What is expected
Without the pictures, set down exactly the lines from the one that contains "Zara Leather Court Shoes (Black high heels)" to the end of the entries, both included, and nothing besides.

BEGIN

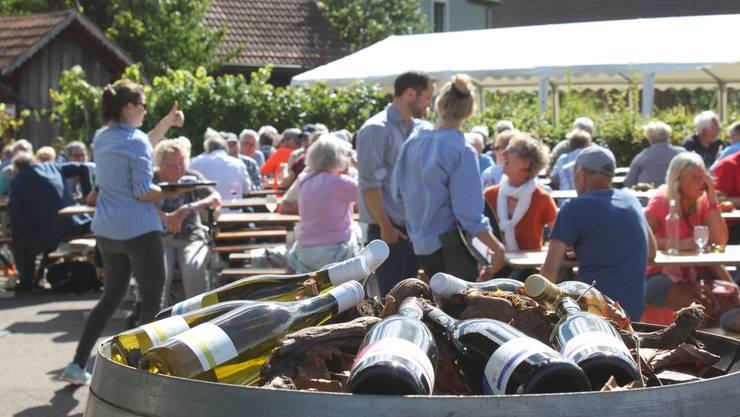 Beim Sauserfest können die Besucherinnen und Besucher den diesjährigen Sauser des Weinguts Haug probieren.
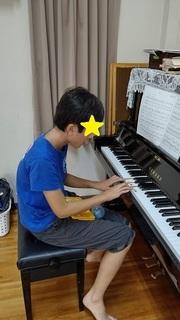 はると ピアノ.JPG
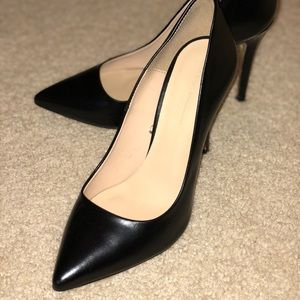 Zara Leather Court Shoes (Black high heels)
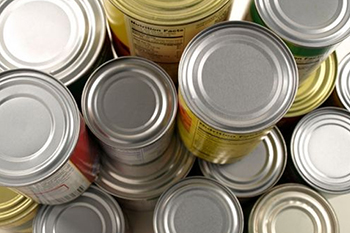Fans can bring can of food for the Central New York Food Bank to Saturday's men's basketball game against Pittsburgh in the Carrier Dome.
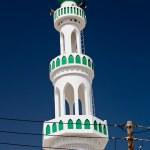 White mosque with minaret against blue sky (Sur, Oman) — Stock Photo #9115289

END

Solution for this exercise
 Zara Leather Court Shoes (Black high heels)
Fans can bring can of food for the Central New York Food Bank to Saturday's men's basketball game against Pittsburgh in the Carrier Dome.
 White mosque with minaret against blue sky (Sur, Oman) — Stock Photo #9115289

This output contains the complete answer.